La disposizione di quattro dei 10 seggi del Senato dei nuovi stati del Texas sarebbe scontata; i repubblicani vincerebbero i due seggi di Plainland, e i democratici ne vincerebbero due di El Norte. I seggi del Senato del Nuovo Texas verrebbero molto probabilmente divisi tra i partiti, mentre in media i Democratici potrebbero prendere uno dei quattro seggi del Senato tra Trinity o, più probabilmente, Gulfland. Questo darebbe loro un totale di quattro seggi contro i sei dei repubblicani, una perdita netta di due seggi che non è peggiore dello svantaggio di 2 a 0 da cui operano attualmente.
Gli effetti sulla rappresentanza alla Camera sarebbero relativamente invariati. Il Texas non guadagnerebbe né perderebbe seggi alla Camera se si dividesse in cinque modi, anche se molti confini dei distretti congressuali avrebbero bisogno di essere ridisegnati, il che potrebbe avvantaggiare i Democratici nel brevissimo termine, dato che il piano di ridistribuzione del 2003 era abbastanza sfavorevole per loro.

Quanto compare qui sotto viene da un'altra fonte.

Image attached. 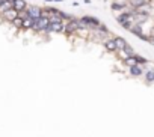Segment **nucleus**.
Returning a JSON list of instances; mask_svg holds the SVG:
<instances>
[{
	"mask_svg": "<svg viewBox=\"0 0 154 137\" xmlns=\"http://www.w3.org/2000/svg\"><path fill=\"white\" fill-rule=\"evenodd\" d=\"M5 2H6V0H0V6H2V5H3Z\"/></svg>",
	"mask_w": 154,
	"mask_h": 137,
	"instance_id": "obj_18",
	"label": "nucleus"
},
{
	"mask_svg": "<svg viewBox=\"0 0 154 137\" xmlns=\"http://www.w3.org/2000/svg\"><path fill=\"white\" fill-rule=\"evenodd\" d=\"M135 60H136V63H145V62H147L145 59H142V57H139V56H135Z\"/></svg>",
	"mask_w": 154,
	"mask_h": 137,
	"instance_id": "obj_15",
	"label": "nucleus"
},
{
	"mask_svg": "<svg viewBox=\"0 0 154 137\" xmlns=\"http://www.w3.org/2000/svg\"><path fill=\"white\" fill-rule=\"evenodd\" d=\"M145 3H147L145 0H131V5L136 6V8H139V6H142V5H145Z\"/></svg>",
	"mask_w": 154,
	"mask_h": 137,
	"instance_id": "obj_12",
	"label": "nucleus"
},
{
	"mask_svg": "<svg viewBox=\"0 0 154 137\" xmlns=\"http://www.w3.org/2000/svg\"><path fill=\"white\" fill-rule=\"evenodd\" d=\"M65 30V26H63V23H50V26L47 29V32H63Z\"/></svg>",
	"mask_w": 154,
	"mask_h": 137,
	"instance_id": "obj_5",
	"label": "nucleus"
},
{
	"mask_svg": "<svg viewBox=\"0 0 154 137\" xmlns=\"http://www.w3.org/2000/svg\"><path fill=\"white\" fill-rule=\"evenodd\" d=\"M23 21H24L23 18H20V17H17V18H15V20L12 21V24H14L15 27H23Z\"/></svg>",
	"mask_w": 154,
	"mask_h": 137,
	"instance_id": "obj_11",
	"label": "nucleus"
},
{
	"mask_svg": "<svg viewBox=\"0 0 154 137\" xmlns=\"http://www.w3.org/2000/svg\"><path fill=\"white\" fill-rule=\"evenodd\" d=\"M130 73L133 74V75H141V74H142V70H141L138 65H131V66H130Z\"/></svg>",
	"mask_w": 154,
	"mask_h": 137,
	"instance_id": "obj_10",
	"label": "nucleus"
},
{
	"mask_svg": "<svg viewBox=\"0 0 154 137\" xmlns=\"http://www.w3.org/2000/svg\"><path fill=\"white\" fill-rule=\"evenodd\" d=\"M83 2H85L86 5H89V3H91V0H83Z\"/></svg>",
	"mask_w": 154,
	"mask_h": 137,
	"instance_id": "obj_17",
	"label": "nucleus"
},
{
	"mask_svg": "<svg viewBox=\"0 0 154 137\" xmlns=\"http://www.w3.org/2000/svg\"><path fill=\"white\" fill-rule=\"evenodd\" d=\"M145 77H147L148 81H154V73H153V71H148V73L145 74Z\"/></svg>",
	"mask_w": 154,
	"mask_h": 137,
	"instance_id": "obj_14",
	"label": "nucleus"
},
{
	"mask_svg": "<svg viewBox=\"0 0 154 137\" xmlns=\"http://www.w3.org/2000/svg\"><path fill=\"white\" fill-rule=\"evenodd\" d=\"M18 14H20V12H18L15 8H11V9H8L6 12H3V18L12 23V21H14V20L18 17Z\"/></svg>",
	"mask_w": 154,
	"mask_h": 137,
	"instance_id": "obj_4",
	"label": "nucleus"
},
{
	"mask_svg": "<svg viewBox=\"0 0 154 137\" xmlns=\"http://www.w3.org/2000/svg\"><path fill=\"white\" fill-rule=\"evenodd\" d=\"M49 26H50V18H49V17H41V18L35 20L33 29H35V30H44V32H47Z\"/></svg>",
	"mask_w": 154,
	"mask_h": 137,
	"instance_id": "obj_1",
	"label": "nucleus"
},
{
	"mask_svg": "<svg viewBox=\"0 0 154 137\" xmlns=\"http://www.w3.org/2000/svg\"><path fill=\"white\" fill-rule=\"evenodd\" d=\"M14 8L21 12V11H26L27 9V3L24 2V0H14Z\"/></svg>",
	"mask_w": 154,
	"mask_h": 137,
	"instance_id": "obj_6",
	"label": "nucleus"
},
{
	"mask_svg": "<svg viewBox=\"0 0 154 137\" xmlns=\"http://www.w3.org/2000/svg\"><path fill=\"white\" fill-rule=\"evenodd\" d=\"M46 2H62V0H46Z\"/></svg>",
	"mask_w": 154,
	"mask_h": 137,
	"instance_id": "obj_16",
	"label": "nucleus"
},
{
	"mask_svg": "<svg viewBox=\"0 0 154 137\" xmlns=\"http://www.w3.org/2000/svg\"><path fill=\"white\" fill-rule=\"evenodd\" d=\"M79 27H80V24H79V20H74V18H71V20L68 21V24L65 26V32H67V33H76Z\"/></svg>",
	"mask_w": 154,
	"mask_h": 137,
	"instance_id": "obj_2",
	"label": "nucleus"
},
{
	"mask_svg": "<svg viewBox=\"0 0 154 137\" xmlns=\"http://www.w3.org/2000/svg\"><path fill=\"white\" fill-rule=\"evenodd\" d=\"M115 42H116V50H124L127 47V42L122 38H115Z\"/></svg>",
	"mask_w": 154,
	"mask_h": 137,
	"instance_id": "obj_9",
	"label": "nucleus"
},
{
	"mask_svg": "<svg viewBox=\"0 0 154 137\" xmlns=\"http://www.w3.org/2000/svg\"><path fill=\"white\" fill-rule=\"evenodd\" d=\"M122 51H125V54H127V56H135V51H133V48H131L130 45H127V47H125Z\"/></svg>",
	"mask_w": 154,
	"mask_h": 137,
	"instance_id": "obj_13",
	"label": "nucleus"
},
{
	"mask_svg": "<svg viewBox=\"0 0 154 137\" xmlns=\"http://www.w3.org/2000/svg\"><path fill=\"white\" fill-rule=\"evenodd\" d=\"M33 24H35V20L29 17L23 21V29H33Z\"/></svg>",
	"mask_w": 154,
	"mask_h": 137,
	"instance_id": "obj_8",
	"label": "nucleus"
},
{
	"mask_svg": "<svg viewBox=\"0 0 154 137\" xmlns=\"http://www.w3.org/2000/svg\"><path fill=\"white\" fill-rule=\"evenodd\" d=\"M104 47H106V50H107V51H115V50H116V42H115V38L107 39V41L104 42Z\"/></svg>",
	"mask_w": 154,
	"mask_h": 137,
	"instance_id": "obj_7",
	"label": "nucleus"
},
{
	"mask_svg": "<svg viewBox=\"0 0 154 137\" xmlns=\"http://www.w3.org/2000/svg\"><path fill=\"white\" fill-rule=\"evenodd\" d=\"M26 11H27L29 17H30V18H33V20H38V18H41V17H42V9H41V8H38V6H29Z\"/></svg>",
	"mask_w": 154,
	"mask_h": 137,
	"instance_id": "obj_3",
	"label": "nucleus"
}]
</instances>
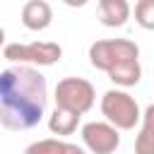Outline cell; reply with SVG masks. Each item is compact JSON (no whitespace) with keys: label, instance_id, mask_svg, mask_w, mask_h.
<instances>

Se il mio piano fosse scelto, dividere il Texas in cinque stati avrebbe effetti abbastanza neutrali, danneggiando leggermente i Democratici al Senato mentre li aiuta nel Collegio Elettorale. Dal punto di vista politico, almeno, questo non è un buon motivo per Rick Perry – o per chiunque altro, in realtà – per prendersi il disturbo di giocarci.